__GOAL OF THE EXERCISE__.
Give the listing below again in full, exactly as written.

------

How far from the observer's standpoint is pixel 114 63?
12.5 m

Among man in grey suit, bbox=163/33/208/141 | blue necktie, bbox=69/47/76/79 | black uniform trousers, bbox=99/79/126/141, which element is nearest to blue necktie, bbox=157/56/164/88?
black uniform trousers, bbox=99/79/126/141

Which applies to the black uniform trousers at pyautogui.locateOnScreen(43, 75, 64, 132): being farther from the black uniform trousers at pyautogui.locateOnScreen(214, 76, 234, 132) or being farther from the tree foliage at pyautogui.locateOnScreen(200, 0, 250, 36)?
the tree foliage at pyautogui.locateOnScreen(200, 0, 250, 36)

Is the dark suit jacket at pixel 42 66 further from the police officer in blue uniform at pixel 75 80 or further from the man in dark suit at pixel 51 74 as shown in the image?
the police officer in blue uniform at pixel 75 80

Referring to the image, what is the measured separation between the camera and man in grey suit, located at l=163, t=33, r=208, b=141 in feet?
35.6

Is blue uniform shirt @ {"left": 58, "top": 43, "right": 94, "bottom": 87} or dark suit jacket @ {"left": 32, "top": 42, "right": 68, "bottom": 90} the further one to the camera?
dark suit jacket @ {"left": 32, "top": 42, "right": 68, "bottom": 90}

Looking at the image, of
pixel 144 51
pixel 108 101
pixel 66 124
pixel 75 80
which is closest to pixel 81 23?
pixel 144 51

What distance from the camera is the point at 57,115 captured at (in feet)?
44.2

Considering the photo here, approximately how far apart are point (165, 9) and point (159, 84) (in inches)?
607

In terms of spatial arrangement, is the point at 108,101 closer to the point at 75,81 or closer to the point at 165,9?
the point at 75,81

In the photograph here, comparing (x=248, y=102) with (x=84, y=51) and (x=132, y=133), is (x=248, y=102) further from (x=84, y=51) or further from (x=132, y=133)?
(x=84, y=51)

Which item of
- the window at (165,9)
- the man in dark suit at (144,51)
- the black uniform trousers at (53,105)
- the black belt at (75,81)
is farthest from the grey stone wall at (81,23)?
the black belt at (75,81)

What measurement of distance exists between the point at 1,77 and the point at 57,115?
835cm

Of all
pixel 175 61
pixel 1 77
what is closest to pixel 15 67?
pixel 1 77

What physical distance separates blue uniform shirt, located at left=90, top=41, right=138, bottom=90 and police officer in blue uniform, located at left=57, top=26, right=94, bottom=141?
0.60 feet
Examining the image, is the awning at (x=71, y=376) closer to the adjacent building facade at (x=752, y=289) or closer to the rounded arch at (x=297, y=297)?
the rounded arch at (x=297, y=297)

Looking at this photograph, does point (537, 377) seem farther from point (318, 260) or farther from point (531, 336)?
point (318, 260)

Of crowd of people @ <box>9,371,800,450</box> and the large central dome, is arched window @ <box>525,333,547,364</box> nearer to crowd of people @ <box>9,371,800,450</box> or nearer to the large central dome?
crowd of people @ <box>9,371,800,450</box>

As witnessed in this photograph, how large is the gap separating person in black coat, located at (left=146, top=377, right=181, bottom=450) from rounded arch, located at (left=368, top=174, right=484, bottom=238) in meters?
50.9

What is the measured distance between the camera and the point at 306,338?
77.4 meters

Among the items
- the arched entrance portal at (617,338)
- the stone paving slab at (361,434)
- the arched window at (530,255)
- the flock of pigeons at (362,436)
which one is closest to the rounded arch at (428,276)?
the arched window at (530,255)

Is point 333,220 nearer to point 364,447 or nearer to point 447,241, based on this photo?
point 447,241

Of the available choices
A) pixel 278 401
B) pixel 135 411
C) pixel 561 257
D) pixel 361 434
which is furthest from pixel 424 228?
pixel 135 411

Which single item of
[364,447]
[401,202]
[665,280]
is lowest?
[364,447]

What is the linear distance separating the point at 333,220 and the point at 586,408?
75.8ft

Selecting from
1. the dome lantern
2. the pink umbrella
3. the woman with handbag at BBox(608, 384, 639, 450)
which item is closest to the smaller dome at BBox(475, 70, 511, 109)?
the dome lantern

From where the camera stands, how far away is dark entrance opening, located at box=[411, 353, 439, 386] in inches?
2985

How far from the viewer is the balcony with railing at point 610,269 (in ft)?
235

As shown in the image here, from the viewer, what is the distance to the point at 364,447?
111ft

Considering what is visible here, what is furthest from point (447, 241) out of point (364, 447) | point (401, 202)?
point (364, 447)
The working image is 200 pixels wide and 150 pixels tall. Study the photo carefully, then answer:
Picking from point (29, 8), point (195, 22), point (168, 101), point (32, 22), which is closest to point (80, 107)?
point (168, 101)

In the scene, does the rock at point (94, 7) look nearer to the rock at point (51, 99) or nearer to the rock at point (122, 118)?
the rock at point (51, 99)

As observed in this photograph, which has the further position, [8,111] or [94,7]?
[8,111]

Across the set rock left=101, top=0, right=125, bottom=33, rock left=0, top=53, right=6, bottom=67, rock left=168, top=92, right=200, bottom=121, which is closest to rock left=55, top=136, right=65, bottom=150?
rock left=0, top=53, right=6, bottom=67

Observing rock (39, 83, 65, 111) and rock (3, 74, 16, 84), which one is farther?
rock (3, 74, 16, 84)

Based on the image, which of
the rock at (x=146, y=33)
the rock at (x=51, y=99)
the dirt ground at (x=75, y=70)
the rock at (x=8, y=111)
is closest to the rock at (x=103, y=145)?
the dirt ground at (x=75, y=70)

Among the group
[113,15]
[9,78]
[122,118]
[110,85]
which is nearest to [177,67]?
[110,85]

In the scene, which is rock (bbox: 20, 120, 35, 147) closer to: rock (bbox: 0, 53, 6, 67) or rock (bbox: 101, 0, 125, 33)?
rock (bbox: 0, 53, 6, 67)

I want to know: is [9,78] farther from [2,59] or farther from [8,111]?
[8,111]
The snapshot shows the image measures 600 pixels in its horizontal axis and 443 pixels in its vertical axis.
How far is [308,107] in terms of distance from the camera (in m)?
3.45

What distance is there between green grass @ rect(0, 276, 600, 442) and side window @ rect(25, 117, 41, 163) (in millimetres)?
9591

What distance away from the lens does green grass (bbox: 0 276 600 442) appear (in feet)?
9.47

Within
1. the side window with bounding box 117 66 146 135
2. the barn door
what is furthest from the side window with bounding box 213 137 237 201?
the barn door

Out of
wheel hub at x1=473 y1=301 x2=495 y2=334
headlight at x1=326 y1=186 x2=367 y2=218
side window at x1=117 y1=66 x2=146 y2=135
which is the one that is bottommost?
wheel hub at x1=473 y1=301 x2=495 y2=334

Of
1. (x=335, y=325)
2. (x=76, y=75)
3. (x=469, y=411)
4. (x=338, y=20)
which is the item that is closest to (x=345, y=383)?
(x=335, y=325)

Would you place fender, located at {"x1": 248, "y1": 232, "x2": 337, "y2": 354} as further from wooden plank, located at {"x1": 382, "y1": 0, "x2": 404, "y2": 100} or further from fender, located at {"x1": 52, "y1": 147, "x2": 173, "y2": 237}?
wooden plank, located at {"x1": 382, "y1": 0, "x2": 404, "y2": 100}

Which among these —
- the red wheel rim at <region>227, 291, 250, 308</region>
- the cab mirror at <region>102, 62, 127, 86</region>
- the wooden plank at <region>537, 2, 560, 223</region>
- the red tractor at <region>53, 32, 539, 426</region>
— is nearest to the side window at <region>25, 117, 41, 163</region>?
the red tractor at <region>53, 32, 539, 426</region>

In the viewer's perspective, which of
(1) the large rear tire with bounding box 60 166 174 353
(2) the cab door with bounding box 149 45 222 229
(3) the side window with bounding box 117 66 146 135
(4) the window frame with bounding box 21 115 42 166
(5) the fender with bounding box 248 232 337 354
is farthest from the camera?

------

__PROBLEM SOLUTION__.
How far from the observer's standpoint is pixel 114 63?
12.5 m

Among man in grey suit, bbox=163/33/208/141 | blue necktie, bbox=69/47/76/79 | black uniform trousers, bbox=99/79/126/141, which element is nearest to blue necktie, bbox=157/56/164/88?
black uniform trousers, bbox=99/79/126/141

Which applies to the black uniform trousers at pyautogui.locateOnScreen(43, 75, 64, 132): being farther from the black uniform trousers at pyautogui.locateOnScreen(214, 76, 234, 132) or being farther from the tree foliage at pyautogui.locateOnScreen(200, 0, 250, 36)?
the tree foliage at pyautogui.locateOnScreen(200, 0, 250, 36)

Is the dark suit jacket at pixel 42 66 further from the police officer in blue uniform at pixel 75 80 or further from the man in dark suit at pixel 51 74 as shown in the image?
the police officer in blue uniform at pixel 75 80

Referring to the image, what is the measured separation between the camera and man in grey suit, located at l=163, t=33, r=208, b=141 in feet?
35.6

Is blue uniform shirt @ {"left": 58, "top": 43, "right": 94, "bottom": 87} or dark suit jacket @ {"left": 32, "top": 42, "right": 68, "bottom": 90} the further one to the camera?
dark suit jacket @ {"left": 32, "top": 42, "right": 68, "bottom": 90}

Looking at the image, of
pixel 144 51
pixel 108 101
pixel 66 124
pixel 75 80
which is closest to pixel 81 23?
pixel 144 51

What distance from the camera is the point at 57,115 captured at (in feet)?
44.2

Considering the photo here, approximately how far apart are point (165, 9) and point (159, 84) (in inches)?
607

In terms of spatial arrangement, is the point at 108,101 closer to the point at 75,81 or closer to the point at 165,9?
the point at 75,81

In the photograph here, comparing (x=248, y=102) with (x=84, y=51) and (x=132, y=133), is (x=248, y=102) further from (x=84, y=51) or further from (x=132, y=133)?
(x=84, y=51)

Which item of
- the window at (165,9)
- the man in dark suit at (144,51)
- the black uniform trousers at (53,105)
- the black belt at (75,81)
is farthest from the grey stone wall at (81,23)?
the black belt at (75,81)

What measurement of distance exists between the point at 1,77 and the point at 57,115?
835cm

Of all
pixel 175 61
pixel 1 77
what is closest to pixel 15 67?
pixel 1 77

What physical distance separates blue uniform shirt, located at left=90, top=41, right=138, bottom=90 and police officer in blue uniform, located at left=57, top=26, right=94, bottom=141?
0.60 feet
Examining the image, is the awning at (x=71, y=376) closer to the adjacent building facade at (x=752, y=289) or closer to the rounded arch at (x=297, y=297)?
the rounded arch at (x=297, y=297)

Looking at this photograph, does point (537, 377) seem farther from point (318, 260) or farther from point (531, 336)?
point (318, 260)

Of crowd of people @ <box>9,371,800,450</box> and the large central dome, is arched window @ <box>525,333,547,364</box> nearer to crowd of people @ <box>9,371,800,450</box> or nearer to the large central dome?
crowd of people @ <box>9,371,800,450</box>

As witnessed in this photograph, how large is the gap separating person in black coat, located at (left=146, top=377, right=181, bottom=450) from rounded arch, located at (left=368, top=174, right=484, bottom=238) in meters?
50.9

What is the measured distance between the camera and the point at 306,338?
77.4 meters

Among the items
- the arched entrance portal at (617,338)
- the stone paving slab at (361,434)
- the arched window at (530,255)
- the flock of pigeons at (362,436)
which one is closest to the rounded arch at (428,276)?
the arched window at (530,255)

Is point 333,220 nearer to point 364,447 or nearer to point 447,241, based on this photo?
point 447,241

Of the available choices
A) pixel 278 401
B) pixel 135 411
C) pixel 561 257
D) pixel 361 434
which is furthest from pixel 424 228?
pixel 135 411

Which single item of
[364,447]
[401,202]
[665,280]
is lowest?
[364,447]

What is the linear distance separating the point at 333,220 and the point at 586,408?
75.8ft

Selecting from
1. the dome lantern
2. the pink umbrella
3. the woman with handbag at BBox(608, 384, 639, 450)
which item is closest to the smaller dome at BBox(475, 70, 511, 109)?
the dome lantern

From where the camera stands, how far away is dark entrance opening, located at box=[411, 353, 439, 386] in inches?
2985

How far from the viewer is the balcony with railing at point 610,269 (in ft)?
235

As shown in the image here, from the viewer, what is the distance to the point at 364,447?
111ft

Considering what is visible here, what is furthest from point (447, 241) out of point (364, 447) | point (401, 202)?
point (364, 447)
The working image is 200 pixels wide and 150 pixels tall. Study the photo carefully, then answer:
Picking from point (29, 8), point (195, 22), point (168, 101), point (32, 22), which is closest to point (80, 107)?
point (168, 101)

In the scene, does the rock at point (94, 7) look nearer to the rock at point (51, 99) or nearer to the rock at point (122, 118)?
the rock at point (51, 99)

As observed in this photograph, which has the further position, [8,111] or [94,7]?
[8,111]

Across the set rock left=101, top=0, right=125, bottom=33, rock left=0, top=53, right=6, bottom=67, rock left=168, top=92, right=200, bottom=121, which is closest to rock left=55, top=136, right=65, bottom=150?
rock left=0, top=53, right=6, bottom=67

Observing rock (39, 83, 65, 111) and rock (3, 74, 16, 84), which one is farther?
rock (3, 74, 16, 84)

Based on the image, which of
the rock at (x=146, y=33)
the rock at (x=51, y=99)
the dirt ground at (x=75, y=70)
the rock at (x=8, y=111)
is closest to the rock at (x=103, y=145)?
the dirt ground at (x=75, y=70)

Among the group
[113,15]
[9,78]
[122,118]
[110,85]
which is nearest to [177,67]?
[110,85]

In the scene, which is rock (bbox: 20, 120, 35, 147) closer to: rock (bbox: 0, 53, 6, 67) or rock (bbox: 101, 0, 125, 33)?
rock (bbox: 0, 53, 6, 67)

I want to know: is [9,78] farther from [2,59] or farther from [8,111]?
[8,111]
The snapshot shows the image measures 600 pixels in its horizontal axis and 443 pixels in its vertical axis.
How far is [308,107] in terms of distance from the camera (in m)?
3.45

What distance is there between green grass @ rect(0, 276, 600, 442) and side window @ rect(25, 117, 41, 163) (in millimetres)?
9591

What distance away from the lens does green grass (bbox: 0 276 600 442) appear (in feet)?
9.47

Within
1. the side window with bounding box 117 66 146 135
2. the barn door
what is furthest from the side window with bounding box 213 137 237 201?
the barn door

Out of
wheel hub at x1=473 y1=301 x2=495 y2=334
headlight at x1=326 y1=186 x2=367 y2=218
side window at x1=117 y1=66 x2=146 y2=135
which is the one that is bottommost?
wheel hub at x1=473 y1=301 x2=495 y2=334

Of
1. (x=335, y=325)
2. (x=76, y=75)
3. (x=469, y=411)
4. (x=338, y=20)
which is the item that is closest to (x=345, y=383)?
(x=335, y=325)

Would you place fender, located at {"x1": 248, "y1": 232, "x2": 337, "y2": 354} as further from wooden plank, located at {"x1": 382, "y1": 0, "x2": 404, "y2": 100} or further from fender, located at {"x1": 52, "y1": 147, "x2": 173, "y2": 237}?
wooden plank, located at {"x1": 382, "y1": 0, "x2": 404, "y2": 100}

Which among these —
- the red wheel rim at <region>227, 291, 250, 308</region>
- the cab mirror at <region>102, 62, 127, 86</region>
- the wooden plank at <region>537, 2, 560, 223</region>
- the red tractor at <region>53, 32, 539, 426</region>
— is nearest to the side window at <region>25, 117, 41, 163</region>?
the red tractor at <region>53, 32, 539, 426</region>

In the viewer's perspective, which of
(1) the large rear tire with bounding box 60 166 174 353
(2) the cab door with bounding box 149 45 222 229
(3) the side window with bounding box 117 66 146 135
(4) the window frame with bounding box 21 115 42 166
(5) the fender with bounding box 248 232 337 354
is farthest from the camera?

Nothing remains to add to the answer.